Ceticismo médico – A arte de duvidar

A história do ceticismo filosófico é muito antiga, já existindo há mais de 2.000 anos quando o seu fundador – Pirro de Elis – definiu as bases do pensamento cético. Diferentemente da ideia atual que muitos podem ter sobre a doutrina, o cético não desacredita de tudo. Muito pelo contrário, ele reconhece que existem argumentos contra ou a favor de uma determinada ideia. A partir disso, ele aceita a dúvida e suspende o julgamento da questão, procedimento a que os antigos filósofos atribuíram o lindo nome de epoché. Para o adepto do ceticismo, é exatamente essa suspensão do julgamento que pode trazer tranquilidade para a alma. Assim, os céticos antigos estavam mais à procura de uma terapia que de uma teoria.

Quando tentei em meu livro (Entre a estatística e a medicina da alma – ensaios não controlados do Dr. Pirro) trazer à luz a ideia já existente de um ceticismo médico personificada em um médico fictício – o Dr. Pirro –, a ideia era demonstrar que na medicina atual há razões de sobra para o ceticismo. Mas não se trata de desacreditar a medicina em si. Longe disso, pois a medicina é uma arte milenar que tenta reduzir o sofrimento das pessoas e que se baseia na ciência para definir o que fazer. Mas a medicina não deve se basear apenas na ciência, ela também precisa se basear no bom senso, na compaixão e em saberes diversos como filosofia, humanismo e biologia, entre muitos outros.

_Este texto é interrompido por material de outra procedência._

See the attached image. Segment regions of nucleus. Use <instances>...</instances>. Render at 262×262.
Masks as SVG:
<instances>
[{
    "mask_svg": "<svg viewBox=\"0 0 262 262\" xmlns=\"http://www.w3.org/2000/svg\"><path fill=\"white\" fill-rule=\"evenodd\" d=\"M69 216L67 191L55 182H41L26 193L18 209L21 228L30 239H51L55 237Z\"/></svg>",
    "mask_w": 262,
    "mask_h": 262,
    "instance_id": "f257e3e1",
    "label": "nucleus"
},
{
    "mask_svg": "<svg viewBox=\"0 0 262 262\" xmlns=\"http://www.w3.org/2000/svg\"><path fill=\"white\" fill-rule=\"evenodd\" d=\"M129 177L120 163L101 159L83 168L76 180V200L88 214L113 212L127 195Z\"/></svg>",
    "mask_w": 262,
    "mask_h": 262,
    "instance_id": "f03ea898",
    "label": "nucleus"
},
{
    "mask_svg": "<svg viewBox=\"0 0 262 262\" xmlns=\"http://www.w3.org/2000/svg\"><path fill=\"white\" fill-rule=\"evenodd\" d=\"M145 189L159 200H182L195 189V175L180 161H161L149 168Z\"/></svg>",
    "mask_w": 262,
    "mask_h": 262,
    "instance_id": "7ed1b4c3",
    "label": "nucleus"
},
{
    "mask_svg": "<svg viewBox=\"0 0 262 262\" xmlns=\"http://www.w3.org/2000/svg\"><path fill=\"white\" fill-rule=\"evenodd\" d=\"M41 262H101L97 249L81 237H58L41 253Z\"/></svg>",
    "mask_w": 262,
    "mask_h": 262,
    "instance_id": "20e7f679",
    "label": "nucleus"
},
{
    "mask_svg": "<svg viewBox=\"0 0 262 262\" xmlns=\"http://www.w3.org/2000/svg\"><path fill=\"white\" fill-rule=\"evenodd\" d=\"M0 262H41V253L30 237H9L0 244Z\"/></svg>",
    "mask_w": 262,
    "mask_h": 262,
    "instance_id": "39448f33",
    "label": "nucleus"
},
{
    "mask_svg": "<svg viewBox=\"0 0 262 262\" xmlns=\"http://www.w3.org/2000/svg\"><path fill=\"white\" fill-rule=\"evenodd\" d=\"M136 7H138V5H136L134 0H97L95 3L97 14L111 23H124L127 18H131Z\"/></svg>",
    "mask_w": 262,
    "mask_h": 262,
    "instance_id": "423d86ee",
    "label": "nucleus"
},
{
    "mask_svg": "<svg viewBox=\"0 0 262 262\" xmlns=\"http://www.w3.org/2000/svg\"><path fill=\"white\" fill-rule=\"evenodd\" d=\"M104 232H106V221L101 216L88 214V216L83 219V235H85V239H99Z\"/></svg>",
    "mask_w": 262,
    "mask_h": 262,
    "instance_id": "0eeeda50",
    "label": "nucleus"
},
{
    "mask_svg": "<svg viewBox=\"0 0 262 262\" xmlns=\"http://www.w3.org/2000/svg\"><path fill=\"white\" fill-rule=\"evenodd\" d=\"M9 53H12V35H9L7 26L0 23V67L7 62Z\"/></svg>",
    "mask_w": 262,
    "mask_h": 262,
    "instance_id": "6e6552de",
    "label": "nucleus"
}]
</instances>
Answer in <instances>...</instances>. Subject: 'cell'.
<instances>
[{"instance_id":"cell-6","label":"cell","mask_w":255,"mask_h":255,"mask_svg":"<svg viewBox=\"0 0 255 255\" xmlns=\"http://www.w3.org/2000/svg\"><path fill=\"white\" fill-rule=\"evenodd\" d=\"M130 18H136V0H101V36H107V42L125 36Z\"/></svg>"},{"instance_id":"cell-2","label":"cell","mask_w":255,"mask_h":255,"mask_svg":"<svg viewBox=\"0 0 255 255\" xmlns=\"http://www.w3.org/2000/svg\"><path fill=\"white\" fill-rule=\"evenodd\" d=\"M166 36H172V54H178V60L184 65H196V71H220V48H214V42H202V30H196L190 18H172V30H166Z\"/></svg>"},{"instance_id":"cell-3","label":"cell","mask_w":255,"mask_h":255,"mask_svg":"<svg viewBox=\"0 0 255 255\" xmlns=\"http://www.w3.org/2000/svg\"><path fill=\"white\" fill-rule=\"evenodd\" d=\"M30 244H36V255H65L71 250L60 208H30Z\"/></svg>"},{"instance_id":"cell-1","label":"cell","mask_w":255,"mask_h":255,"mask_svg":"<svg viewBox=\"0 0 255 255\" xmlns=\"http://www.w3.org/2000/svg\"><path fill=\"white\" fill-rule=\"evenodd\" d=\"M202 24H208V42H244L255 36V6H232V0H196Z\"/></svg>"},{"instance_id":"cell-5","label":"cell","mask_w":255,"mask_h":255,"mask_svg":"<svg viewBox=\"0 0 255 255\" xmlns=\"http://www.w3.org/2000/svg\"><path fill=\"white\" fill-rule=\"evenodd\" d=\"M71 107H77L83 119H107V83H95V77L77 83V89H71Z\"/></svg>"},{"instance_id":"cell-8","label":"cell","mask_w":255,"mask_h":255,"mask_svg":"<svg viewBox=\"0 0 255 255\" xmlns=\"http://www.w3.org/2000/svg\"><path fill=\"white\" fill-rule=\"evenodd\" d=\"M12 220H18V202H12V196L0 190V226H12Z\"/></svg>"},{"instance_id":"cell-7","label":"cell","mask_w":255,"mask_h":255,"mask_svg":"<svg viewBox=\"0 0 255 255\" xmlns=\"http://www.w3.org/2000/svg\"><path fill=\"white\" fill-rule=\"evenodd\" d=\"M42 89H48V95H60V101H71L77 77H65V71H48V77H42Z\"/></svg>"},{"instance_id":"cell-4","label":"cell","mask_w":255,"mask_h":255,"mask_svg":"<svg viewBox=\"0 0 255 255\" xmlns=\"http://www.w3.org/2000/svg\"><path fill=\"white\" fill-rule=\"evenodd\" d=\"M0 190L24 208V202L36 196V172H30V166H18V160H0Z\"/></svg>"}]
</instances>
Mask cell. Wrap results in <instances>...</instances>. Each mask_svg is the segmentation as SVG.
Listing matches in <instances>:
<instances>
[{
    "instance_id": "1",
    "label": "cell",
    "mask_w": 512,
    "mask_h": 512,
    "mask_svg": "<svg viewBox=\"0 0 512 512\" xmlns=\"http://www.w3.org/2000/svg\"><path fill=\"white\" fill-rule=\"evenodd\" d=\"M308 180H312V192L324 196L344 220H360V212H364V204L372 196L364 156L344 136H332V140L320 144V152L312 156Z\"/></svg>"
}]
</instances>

Uma das principais razões para a necessidade de duvidar da ciência médica atual é a perniciosa onipresença dos conflitos de interesse. A partir do momento em que a grande maioria dos estudos científicos realizados para analisar a efetividade de diversas intervenções médicas (medicamentos, procedimentos, dispositivos implantáveis) é realizada e financiada pelos próprios fabricantes dessas intervenções, a dúvida se impõe como uma necessidade evidente. Nunca na história da humanidade as pessoas tomaram tantos remédios, realizaram tantos procedimentos e tiveram tantos dispositivos implantados. Nem por isso as pessoas hoje são mais saudáveis do que há algumas décadas. Duvidar aqui não significa afirmar que nenhuma dessas intervenções seja correta em determinadas situações, mas apenas analisar com muita parcimônia e imparcialidade os estudos que levam a essas indicações, sem se deixar levar cegamente por diretrizes maculadas por interesses financeiros ou por campanhas de marketing realizadas pela indústria. Além disso, ao reduzir as certezas absolutas, o ceticismo reduz a velocidade e a agressividade das intervenções, o que na maioria das situações é benéfico a médicos e pacientes.

Outra questão muito importante diz respeito à generalização de estudos realizados em populações bem específicas. O padrão-ouro científico para a avaliação das intervenções é o ensaio clínico randomizado (ECR), onde se tenta controlar todos os fatores que podem influenciar nos desfechos. O problema é que, ao fazer isso, o ECR gera um paradoxo: quanto mais perfeito é o ECR, mais ele se distancia da medicina da vida real. Mesmo admitindo que os estudos sejam metodologicamente perfeitos e não tenham sofrido interferência da indústria, eles pouco dizem sobre o efeito específico daquela determinada intervenção no paciente específico que estamos tratando. Os estudos clínicos podem mostrar que populações que se submetem a uma determinada intervenção têm menor risco de um determinado desfecho clínico que populações que não se submeteram a ela. O problema é que isso não garante o resultado do tratamento para aquele paciente individual. Duvidar aqui é um pouco como reconhecer e respeitar a individualidade e a imprevisibilidade da vida.

Assim, a medicina pode ter perdido muito de seu lado humano ao abraçar a estatística e deixar em segundo plano a pessoa de carne e osso que busca a ajuda do médico. A medicina passa atualmente por um momento complicado com o esfriamento da relação médico-paciente, o uso exagerado de intervenções médicas e das tecnologias e a medicalização excessiva de problemas comuns ao cotidiano das pessoas. O contraponto cético proposto em meu livro visa permitir uma reflexão saudável sobre esses problemas, sem jamais propor um novo tipo de certeza. Ao utilizar a dúvida e o tempo como ferramentas fundamentais, o ceticismo médico busca reduzir a influência dos fatores econômicos que distorcem os resultados das pesquisas científicas, diminuir a velocidade e agressividade das decisões médicas e restabelecer uma relação médico-paciente mais forte e individualizada. Tudo o que sempre formou a base da boa medicina.